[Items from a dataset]
######

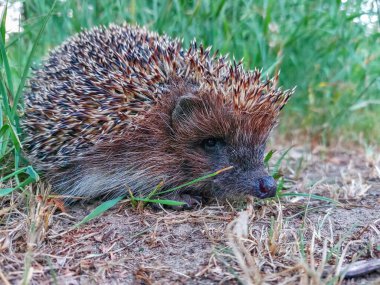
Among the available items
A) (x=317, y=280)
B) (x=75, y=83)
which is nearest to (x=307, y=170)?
(x=75, y=83)

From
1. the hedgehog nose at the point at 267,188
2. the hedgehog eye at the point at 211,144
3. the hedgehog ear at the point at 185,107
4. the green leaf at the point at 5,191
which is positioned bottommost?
the hedgehog nose at the point at 267,188

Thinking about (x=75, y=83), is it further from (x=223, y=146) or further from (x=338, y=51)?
(x=338, y=51)

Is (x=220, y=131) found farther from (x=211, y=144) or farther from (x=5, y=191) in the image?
(x=5, y=191)

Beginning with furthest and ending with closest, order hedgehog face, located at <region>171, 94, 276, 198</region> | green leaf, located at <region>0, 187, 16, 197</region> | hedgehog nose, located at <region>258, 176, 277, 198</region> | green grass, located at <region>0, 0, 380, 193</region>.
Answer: green grass, located at <region>0, 0, 380, 193</region>
hedgehog face, located at <region>171, 94, 276, 198</region>
hedgehog nose, located at <region>258, 176, 277, 198</region>
green leaf, located at <region>0, 187, 16, 197</region>

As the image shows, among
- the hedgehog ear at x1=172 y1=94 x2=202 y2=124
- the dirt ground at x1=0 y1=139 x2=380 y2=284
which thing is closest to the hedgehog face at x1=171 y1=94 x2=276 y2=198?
the hedgehog ear at x1=172 y1=94 x2=202 y2=124

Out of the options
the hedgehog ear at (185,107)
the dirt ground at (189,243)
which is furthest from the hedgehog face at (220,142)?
the dirt ground at (189,243)

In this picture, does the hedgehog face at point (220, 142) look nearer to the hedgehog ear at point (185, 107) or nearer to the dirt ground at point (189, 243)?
the hedgehog ear at point (185, 107)

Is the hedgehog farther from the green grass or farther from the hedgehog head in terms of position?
the green grass

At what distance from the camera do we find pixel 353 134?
5.77 metres

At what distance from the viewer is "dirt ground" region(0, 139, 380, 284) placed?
2.07 m

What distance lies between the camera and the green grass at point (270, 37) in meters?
3.97

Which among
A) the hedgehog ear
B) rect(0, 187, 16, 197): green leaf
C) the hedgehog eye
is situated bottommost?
the hedgehog eye

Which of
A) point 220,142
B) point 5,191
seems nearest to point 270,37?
point 220,142

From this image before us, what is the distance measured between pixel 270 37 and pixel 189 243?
8.13ft
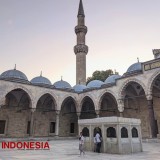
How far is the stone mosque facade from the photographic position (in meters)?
16.5

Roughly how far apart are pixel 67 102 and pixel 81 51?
9.82 meters

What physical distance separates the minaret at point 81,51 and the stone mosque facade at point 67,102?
14.3ft

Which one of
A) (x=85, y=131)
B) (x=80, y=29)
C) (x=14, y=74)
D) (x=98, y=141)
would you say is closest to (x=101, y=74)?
(x=80, y=29)

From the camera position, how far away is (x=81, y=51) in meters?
29.8

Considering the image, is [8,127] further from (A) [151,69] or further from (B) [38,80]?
(A) [151,69]

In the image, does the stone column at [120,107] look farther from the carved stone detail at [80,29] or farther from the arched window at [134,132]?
the carved stone detail at [80,29]

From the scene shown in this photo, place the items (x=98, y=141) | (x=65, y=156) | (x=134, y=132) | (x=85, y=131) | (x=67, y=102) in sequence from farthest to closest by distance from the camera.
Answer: (x=67, y=102) < (x=85, y=131) < (x=134, y=132) < (x=98, y=141) < (x=65, y=156)

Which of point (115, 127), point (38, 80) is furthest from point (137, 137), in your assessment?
point (38, 80)

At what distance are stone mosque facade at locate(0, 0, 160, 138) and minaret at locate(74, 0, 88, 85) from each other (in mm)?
4364

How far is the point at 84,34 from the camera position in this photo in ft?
103

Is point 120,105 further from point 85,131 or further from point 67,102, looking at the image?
point 67,102

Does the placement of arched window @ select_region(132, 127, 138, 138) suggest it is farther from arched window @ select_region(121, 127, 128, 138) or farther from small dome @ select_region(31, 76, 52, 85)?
small dome @ select_region(31, 76, 52, 85)

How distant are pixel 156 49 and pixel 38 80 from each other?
52.5 ft

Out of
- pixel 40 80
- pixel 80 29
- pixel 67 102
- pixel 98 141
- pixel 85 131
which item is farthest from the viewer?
pixel 80 29
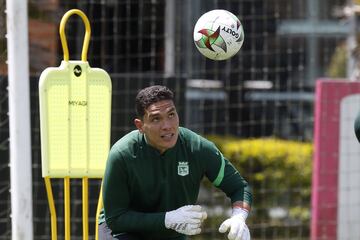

######

▶ _Task brief_: Can you reproduce all of the material above word for word, leaving out the pictures?

▶ _Answer to this task_:
Among the available items
A) (x=317, y=280)
B) (x=75, y=83)
which is nearest to (x=307, y=170)?
(x=75, y=83)

From
1. the hedgehog nose at the point at 267,188
2. the hedgehog eye at the point at 211,144
3. the hedgehog ear at the point at 185,107
4. the green leaf at the point at 5,191
which is positioned bottommost?
the hedgehog nose at the point at 267,188

Thinking about (x=75, y=83), is it further from (x=223, y=146) or further from (x=338, y=51)?
(x=338, y=51)

Is (x=220, y=131) found farther from (x=211, y=144) or farther from (x=5, y=191) in the image?
(x=5, y=191)

Beginning with furthest and ending with closest, order hedgehog face, located at <region>171, 94, 276, 198</region> | green leaf, located at <region>0, 187, 16, 197</region> | hedgehog nose, located at <region>258, 176, 277, 198</region> | green grass, located at <region>0, 0, 380, 193</region>.
Answer: green grass, located at <region>0, 0, 380, 193</region>
hedgehog face, located at <region>171, 94, 276, 198</region>
hedgehog nose, located at <region>258, 176, 277, 198</region>
green leaf, located at <region>0, 187, 16, 197</region>

As the image shows, among
- the hedgehog ear at x1=172 y1=94 x2=202 y2=124
- the dirt ground at x1=0 y1=139 x2=380 y2=284
which thing is closest to the hedgehog face at x1=171 y1=94 x2=276 y2=198?
the hedgehog ear at x1=172 y1=94 x2=202 y2=124

Out of the options
the hedgehog ear at (185,107)
the dirt ground at (189,243)
which is furthest from the hedgehog face at (220,142)?
the dirt ground at (189,243)

In this picture, does the hedgehog face at point (220, 142) look nearer to the hedgehog ear at point (185, 107) or nearer to the dirt ground at point (189, 243)?
the hedgehog ear at point (185, 107)

Is the hedgehog farther from the green grass or farther from the hedgehog head in terms of position?
the green grass

At what distance from the camera do we find pixel 353 134?
5.77 metres

At what distance from the viewer is "dirt ground" region(0, 139, 380, 284) placed?
2.07 m

What distance lies between the camera and the green grass at point (270, 37) in meters?
3.97

Which among
A) the hedgehog ear
B) rect(0, 187, 16, 197): green leaf
C) the hedgehog eye
is situated bottommost?
the hedgehog eye

Which of
A) point 220,142
B) point 5,191
seems nearest to point 270,37?
point 220,142

From this image before us, what is the distance measured between pixel 270 37 and pixel 189 243?
8.13ft
How far is the stone mosque facade from the photographic position (in meters)?
16.5

Roughly how far apart are pixel 67 102 and pixel 81 51?
9.82 meters

What physical distance separates the minaret at point 81,51 and the stone mosque facade at point 67,102?
14.3ft

Which one of
A) (x=85, y=131)
B) (x=80, y=29)
C) (x=14, y=74)
D) (x=98, y=141)
would you say is closest to (x=101, y=74)?
(x=80, y=29)

From the camera position, how far away is (x=81, y=51) in meters?
29.8

Considering the image, is [8,127] further from (A) [151,69] or further from (B) [38,80]?
(A) [151,69]

In the image, does the stone column at [120,107] look farther from the carved stone detail at [80,29] or farther from the arched window at [134,132]?
the carved stone detail at [80,29]

From the scene shown in this photo, place the items (x=98, y=141) | (x=65, y=156) | (x=134, y=132) | (x=85, y=131) | (x=67, y=102) in sequence from farthest to closest by distance from the camera.
Answer: (x=67, y=102) < (x=85, y=131) < (x=134, y=132) < (x=98, y=141) < (x=65, y=156)

Which of point (115, 127), point (38, 80) is furthest from point (137, 137), in your assessment?
point (38, 80)

At what distance are stone mosque facade at locate(0, 0, 160, 138) and minaret at locate(74, 0, 88, 85) from each other (in mm)?
4364

How far is the point at 84,34 from the camera position in this photo in ft?
103

Is point 120,105 further from point 85,131 or further from point 67,102, looking at the image?
point 67,102

Does the placement of arched window @ select_region(132, 127, 138, 138) suggest it is farther from arched window @ select_region(121, 127, 128, 138) or farther from small dome @ select_region(31, 76, 52, 85)?
small dome @ select_region(31, 76, 52, 85)

How distant are pixel 156 49 and pixel 38 80 from each other?
52.5 ft

Out of
- pixel 40 80
- pixel 80 29
- pixel 67 102
- pixel 98 141
- pixel 85 131
which item is farthest from the viewer?
pixel 80 29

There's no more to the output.